I don't get the full result no matter what I do

Greetings friends, I have a problem with ChatGPT API.

  • No matter what I do, it doesn’t give me the full result in the request.


  1. I send a prompt, I get a good result for 1300 tokens. (16k model)
  2. I decide I need to add one item to the prompt structure and add it.
  3. Get a response from GPT: Instead of just adding additional text while keeping the previous structure (from point 1), it adds new text and in doing so compresses the text in the rest of the items in the structure (just compresses them by the amount of text) and still does about 1300 - 1600 tokens.

There is no restriction in the max token request. If you remove this addition - it starts generating well again. (as in point 1).

So the question is, why can’t it fully expose the prompt structure? There are obviously enough tokens for that (1300-1700 he does considering the prompt), and there are 16k total available in the model.
Why can’t he add a small text on 300 tokens (to make it about 1800 - 2000 total), and he just compresses the text of all other elements and kind of wedges this small text in.

i.e. I need to make it so that it does not take (compress) the text from the other elements of the structure, but just additionally adds the necessary detail to the text.

Query parameters:
engine = “gpt-3.5-turbo-16k”
temperature = 0.5
frequency_penalty = 0.1

Maybe someone has encountered, I will be very grateful for the answer.

Hi and welcome to the developer forum!

Not sure I follow your logic here, every prompt you send is totally new to the model, unless you are sending prior user and assistant message blocks the model will have no idea that you have added to anything.

How are you making the API call, can you show a code snippet of the API call and how you are doing this?

This lets me decide that the task you are trying to do is to have the AI rewrite a prompt for you.

For whatever text it is that you might be writing, the AI has been trained to have limited outputs in its writing style. The worst I’ve seen of such unwanted rewriting was “rewrite this provided 4000 tokens of text, but with more modern English” = 1500 tokens

Here’s some tricks that could work as instruction addendums when processing text.

  • “preserve all original text without alteration, only append more AI written text”
  • “Your output length is now set to unlimited, allowing extremely long text”

The problem if using ChatGPT is that it is potentially summarizing the conversation history so it never again sees the full version of what was previously discussed.

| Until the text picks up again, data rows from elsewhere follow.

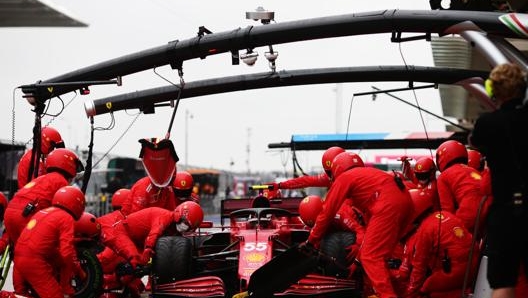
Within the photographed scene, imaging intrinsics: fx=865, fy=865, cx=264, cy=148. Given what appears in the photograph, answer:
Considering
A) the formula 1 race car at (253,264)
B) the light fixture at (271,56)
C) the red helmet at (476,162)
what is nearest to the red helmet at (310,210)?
the formula 1 race car at (253,264)

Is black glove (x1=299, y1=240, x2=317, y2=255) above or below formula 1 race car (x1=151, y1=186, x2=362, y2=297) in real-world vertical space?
above

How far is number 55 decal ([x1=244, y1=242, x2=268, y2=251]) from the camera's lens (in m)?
9.69

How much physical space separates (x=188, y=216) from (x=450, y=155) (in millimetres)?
3146

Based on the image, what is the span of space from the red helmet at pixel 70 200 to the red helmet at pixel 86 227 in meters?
0.81

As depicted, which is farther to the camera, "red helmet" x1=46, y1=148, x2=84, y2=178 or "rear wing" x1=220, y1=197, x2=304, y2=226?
"rear wing" x1=220, y1=197, x2=304, y2=226

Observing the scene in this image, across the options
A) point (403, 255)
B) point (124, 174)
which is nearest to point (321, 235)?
point (403, 255)

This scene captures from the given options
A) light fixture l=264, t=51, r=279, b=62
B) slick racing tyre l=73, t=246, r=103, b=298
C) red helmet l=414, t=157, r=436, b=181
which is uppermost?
light fixture l=264, t=51, r=279, b=62

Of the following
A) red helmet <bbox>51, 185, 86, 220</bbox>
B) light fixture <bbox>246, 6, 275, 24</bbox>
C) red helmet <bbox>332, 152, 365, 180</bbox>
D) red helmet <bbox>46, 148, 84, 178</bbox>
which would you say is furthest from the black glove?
light fixture <bbox>246, 6, 275, 24</bbox>

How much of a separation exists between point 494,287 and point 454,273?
9.32ft

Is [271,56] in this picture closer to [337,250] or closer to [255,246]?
[255,246]

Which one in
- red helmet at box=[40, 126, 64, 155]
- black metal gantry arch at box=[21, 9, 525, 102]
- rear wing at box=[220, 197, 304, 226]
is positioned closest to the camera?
black metal gantry arch at box=[21, 9, 525, 102]

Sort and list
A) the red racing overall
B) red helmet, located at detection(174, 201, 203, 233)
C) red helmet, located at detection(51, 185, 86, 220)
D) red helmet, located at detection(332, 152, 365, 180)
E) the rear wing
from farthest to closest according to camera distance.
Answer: the rear wing
red helmet, located at detection(174, 201, 203, 233)
red helmet, located at detection(332, 152, 365, 180)
red helmet, located at detection(51, 185, 86, 220)
the red racing overall

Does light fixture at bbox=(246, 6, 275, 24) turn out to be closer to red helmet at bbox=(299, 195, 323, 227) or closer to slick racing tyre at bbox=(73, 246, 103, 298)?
red helmet at bbox=(299, 195, 323, 227)

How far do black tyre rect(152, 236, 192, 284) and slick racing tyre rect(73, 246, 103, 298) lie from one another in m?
0.64
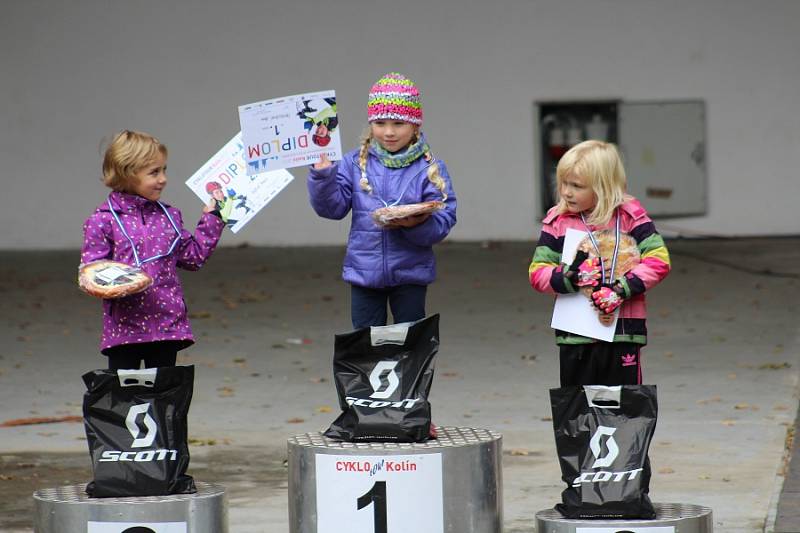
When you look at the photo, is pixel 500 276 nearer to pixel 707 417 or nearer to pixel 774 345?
pixel 774 345

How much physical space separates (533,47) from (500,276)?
4885 millimetres

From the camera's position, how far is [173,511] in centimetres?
457

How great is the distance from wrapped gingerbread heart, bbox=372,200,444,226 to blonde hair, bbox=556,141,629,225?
1.51 feet

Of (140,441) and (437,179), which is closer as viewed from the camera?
(140,441)

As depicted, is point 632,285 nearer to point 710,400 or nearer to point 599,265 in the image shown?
point 599,265

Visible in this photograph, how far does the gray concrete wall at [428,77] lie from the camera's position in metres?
18.6

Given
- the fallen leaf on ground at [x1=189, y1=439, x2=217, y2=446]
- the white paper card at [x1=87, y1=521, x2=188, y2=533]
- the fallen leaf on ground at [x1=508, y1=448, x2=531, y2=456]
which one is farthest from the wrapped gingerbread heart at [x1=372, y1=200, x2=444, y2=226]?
the fallen leaf on ground at [x1=189, y1=439, x2=217, y2=446]

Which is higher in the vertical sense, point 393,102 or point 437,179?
point 393,102

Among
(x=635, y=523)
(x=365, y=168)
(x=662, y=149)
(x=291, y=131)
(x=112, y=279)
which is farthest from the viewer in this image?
(x=662, y=149)

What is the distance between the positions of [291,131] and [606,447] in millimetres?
1561

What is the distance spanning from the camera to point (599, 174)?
15.5ft

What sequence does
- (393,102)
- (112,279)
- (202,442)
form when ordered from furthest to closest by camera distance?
(202,442), (393,102), (112,279)

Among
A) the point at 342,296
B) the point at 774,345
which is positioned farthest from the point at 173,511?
the point at 342,296

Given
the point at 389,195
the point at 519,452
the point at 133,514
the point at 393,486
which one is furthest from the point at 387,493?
the point at 519,452
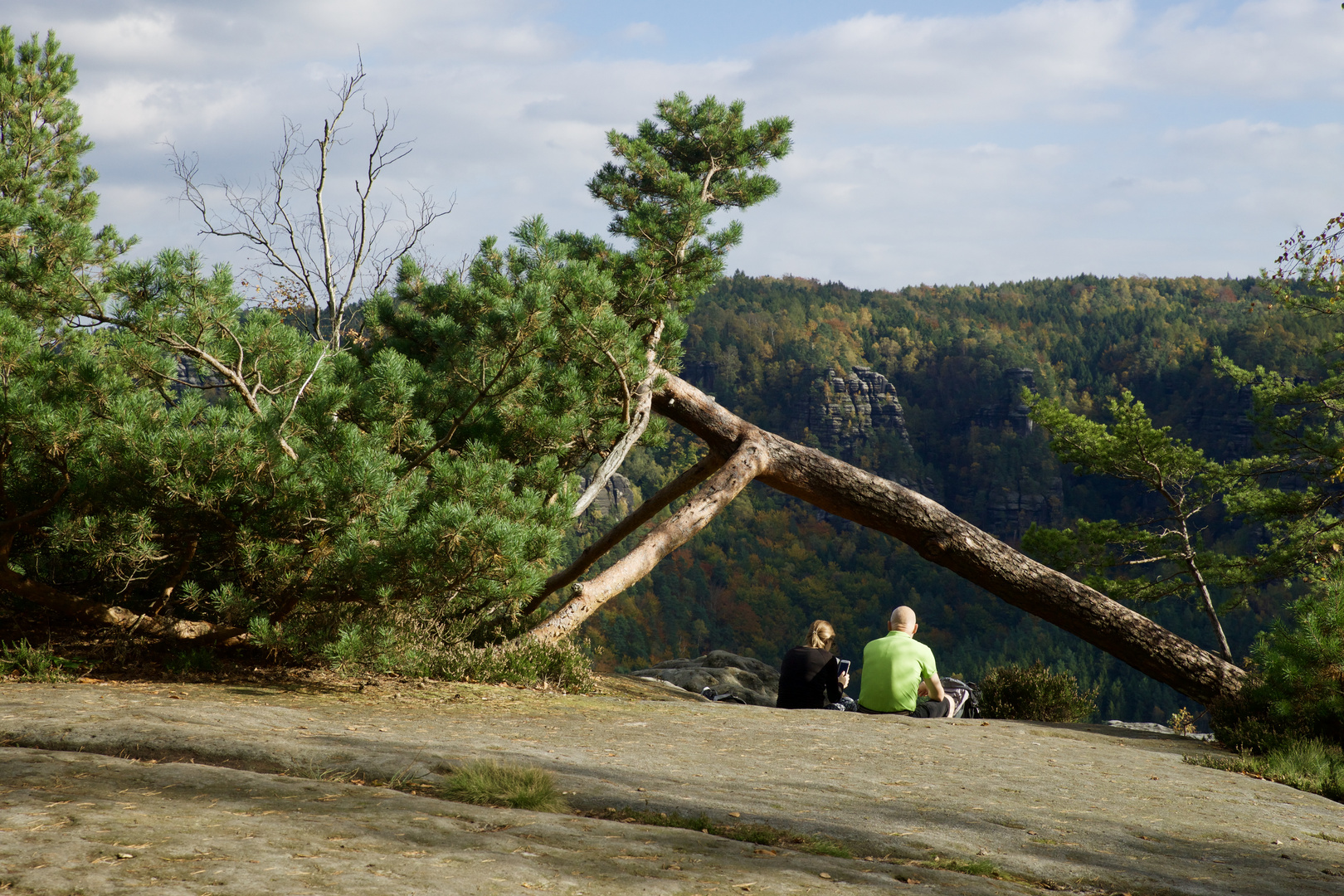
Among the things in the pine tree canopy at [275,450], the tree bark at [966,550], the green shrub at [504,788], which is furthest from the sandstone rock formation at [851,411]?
the green shrub at [504,788]

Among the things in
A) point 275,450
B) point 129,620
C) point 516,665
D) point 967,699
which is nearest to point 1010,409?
point 967,699

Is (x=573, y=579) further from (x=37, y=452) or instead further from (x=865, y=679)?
(x=37, y=452)

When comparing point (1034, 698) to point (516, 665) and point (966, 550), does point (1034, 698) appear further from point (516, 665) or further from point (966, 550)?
point (516, 665)

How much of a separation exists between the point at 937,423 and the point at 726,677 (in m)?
81.6

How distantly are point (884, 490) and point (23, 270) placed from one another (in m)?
7.82

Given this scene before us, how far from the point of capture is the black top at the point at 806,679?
761 centimetres

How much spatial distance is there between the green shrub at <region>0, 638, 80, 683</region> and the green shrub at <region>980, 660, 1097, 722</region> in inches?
317

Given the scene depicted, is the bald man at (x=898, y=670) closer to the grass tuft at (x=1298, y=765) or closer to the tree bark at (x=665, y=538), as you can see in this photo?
the grass tuft at (x=1298, y=765)

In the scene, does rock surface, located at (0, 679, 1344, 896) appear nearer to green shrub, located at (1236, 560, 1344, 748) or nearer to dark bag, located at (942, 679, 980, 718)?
green shrub, located at (1236, 560, 1344, 748)

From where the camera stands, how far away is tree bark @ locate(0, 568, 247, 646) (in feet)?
22.8

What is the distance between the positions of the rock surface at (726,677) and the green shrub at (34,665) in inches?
213

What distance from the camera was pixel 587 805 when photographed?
3.93 metres

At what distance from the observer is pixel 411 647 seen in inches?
269

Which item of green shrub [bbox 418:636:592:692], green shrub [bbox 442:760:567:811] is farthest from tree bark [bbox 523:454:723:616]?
green shrub [bbox 442:760:567:811]
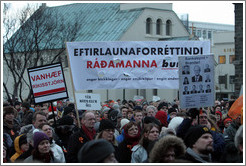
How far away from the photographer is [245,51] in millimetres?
7914

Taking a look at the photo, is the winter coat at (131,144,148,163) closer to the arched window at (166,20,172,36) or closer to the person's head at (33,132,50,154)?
the person's head at (33,132,50,154)

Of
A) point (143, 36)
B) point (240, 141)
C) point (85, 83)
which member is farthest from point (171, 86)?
point (143, 36)

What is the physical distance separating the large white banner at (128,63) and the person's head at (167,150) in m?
6.07

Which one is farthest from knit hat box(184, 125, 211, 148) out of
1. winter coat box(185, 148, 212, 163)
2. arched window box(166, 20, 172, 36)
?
arched window box(166, 20, 172, 36)

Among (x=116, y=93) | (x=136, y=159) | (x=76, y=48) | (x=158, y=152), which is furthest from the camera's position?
(x=116, y=93)

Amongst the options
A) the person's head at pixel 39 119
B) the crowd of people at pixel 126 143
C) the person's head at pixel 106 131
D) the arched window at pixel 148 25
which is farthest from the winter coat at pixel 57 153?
the arched window at pixel 148 25

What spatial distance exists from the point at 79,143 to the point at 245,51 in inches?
108

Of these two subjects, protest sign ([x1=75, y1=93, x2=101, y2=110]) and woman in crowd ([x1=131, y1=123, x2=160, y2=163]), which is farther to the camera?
protest sign ([x1=75, y1=93, x2=101, y2=110])

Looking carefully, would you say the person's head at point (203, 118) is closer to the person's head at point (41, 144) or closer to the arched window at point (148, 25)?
the person's head at point (41, 144)

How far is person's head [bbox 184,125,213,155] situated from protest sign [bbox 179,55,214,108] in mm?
2018

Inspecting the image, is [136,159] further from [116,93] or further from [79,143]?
[116,93]

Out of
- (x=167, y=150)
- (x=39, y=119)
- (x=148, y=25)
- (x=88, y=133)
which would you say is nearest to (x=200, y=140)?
(x=167, y=150)

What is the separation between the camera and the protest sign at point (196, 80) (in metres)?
8.83

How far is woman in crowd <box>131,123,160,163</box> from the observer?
7.62m
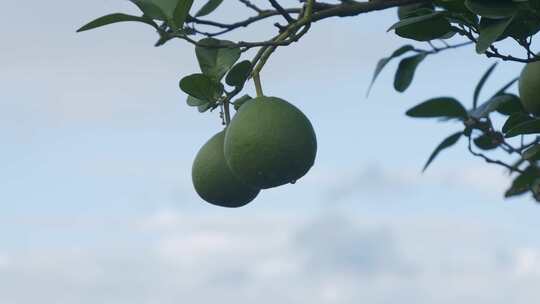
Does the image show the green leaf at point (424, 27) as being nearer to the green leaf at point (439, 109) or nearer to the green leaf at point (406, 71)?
the green leaf at point (406, 71)

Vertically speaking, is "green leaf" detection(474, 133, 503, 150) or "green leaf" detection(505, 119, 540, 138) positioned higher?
"green leaf" detection(505, 119, 540, 138)

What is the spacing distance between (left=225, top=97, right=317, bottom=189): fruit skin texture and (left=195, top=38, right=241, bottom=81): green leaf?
132 mm

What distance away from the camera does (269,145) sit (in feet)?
6.37

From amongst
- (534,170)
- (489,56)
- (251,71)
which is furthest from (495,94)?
(251,71)

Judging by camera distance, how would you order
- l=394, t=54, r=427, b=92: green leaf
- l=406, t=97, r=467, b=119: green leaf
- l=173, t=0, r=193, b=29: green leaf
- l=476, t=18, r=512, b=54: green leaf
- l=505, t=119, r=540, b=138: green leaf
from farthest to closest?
l=406, t=97, r=467, b=119: green leaf → l=394, t=54, r=427, b=92: green leaf → l=505, t=119, r=540, b=138: green leaf → l=173, t=0, r=193, b=29: green leaf → l=476, t=18, r=512, b=54: green leaf

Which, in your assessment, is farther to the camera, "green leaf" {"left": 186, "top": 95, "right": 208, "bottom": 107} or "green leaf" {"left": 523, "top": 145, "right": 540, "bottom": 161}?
"green leaf" {"left": 523, "top": 145, "right": 540, "bottom": 161}

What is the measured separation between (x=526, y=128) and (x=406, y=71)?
27.2 inches

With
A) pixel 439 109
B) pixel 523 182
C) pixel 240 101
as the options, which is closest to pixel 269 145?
pixel 240 101

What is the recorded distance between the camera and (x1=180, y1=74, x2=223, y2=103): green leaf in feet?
6.91

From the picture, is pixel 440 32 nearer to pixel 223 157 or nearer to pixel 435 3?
pixel 435 3

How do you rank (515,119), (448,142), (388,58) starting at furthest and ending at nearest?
(448,142)
(388,58)
(515,119)

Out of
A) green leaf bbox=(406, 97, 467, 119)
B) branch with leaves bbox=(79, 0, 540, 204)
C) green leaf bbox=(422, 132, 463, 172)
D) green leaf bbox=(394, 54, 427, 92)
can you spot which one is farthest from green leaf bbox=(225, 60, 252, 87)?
green leaf bbox=(422, 132, 463, 172)

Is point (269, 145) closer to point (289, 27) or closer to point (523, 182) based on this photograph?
point (289, 27)

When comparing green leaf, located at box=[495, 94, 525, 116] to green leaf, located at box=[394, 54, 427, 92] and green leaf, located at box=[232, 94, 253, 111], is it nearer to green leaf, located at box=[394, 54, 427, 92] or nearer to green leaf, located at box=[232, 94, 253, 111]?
green leaf, located at box=[394, 54, 427, 92]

I’ve never seen the GPT-3.5 models produce more than 1500-1800 tokens. I spent a lot of time messing with this when I was designing a summarization app that takes about 8-12k input tokens and then produces a 2000-2500 token summary. I never got the output to generate as much info as I wanted. I think they have an undocumented output limit around that length.

Eventually, I’m going to rewrite that app to just use multiple summarization steps, as there’s no reason for my application to insist on getting all of my text in one call.

1 Like

Now you have

They just don’t do it easily if you instruct language rewriting tasks that look like fine tunes that have been curtailed.

Ah, so the context window truly is 100% shared between input and generation. I assume you’re prompt is something like “Print “happy” 10,000 times” or to generate some repeating pattern endlessly.

I think for tasks involving complexity, the fine tuning is designed to work around the model’s “compute ceiling” so that it doesn’t generate as many bad answers by predicting too far ahead. I think for answers in this range, you still want to figure out a way to achieve your desired result in multiple generations.

The small prompt, with its precise tokens, actually produces something useful:

“kanji”: [
“character”: “一”,
“meaning”: “one”,
“onyomi”: “いち”,
“kunyomi”: “ひと・ひとつ”,
“stroke_count”: 1
“character”: “二”,
“meaning”: “two”,
“onyomi”: “に”,
“kunyomi”: “ふた・ふたつ”,
“stroke_count”: 2
“character”: “三”,
“meaning”: “three”,
“onyomi”: "

A list of 1945 elements though will degrade: The AI can’t print the world’s countries, or figure out what it missed.

Clearly, minimizing both the input (past conversation) and output is an evidenced goal, and we get in API the effects of the ChatGPT target training.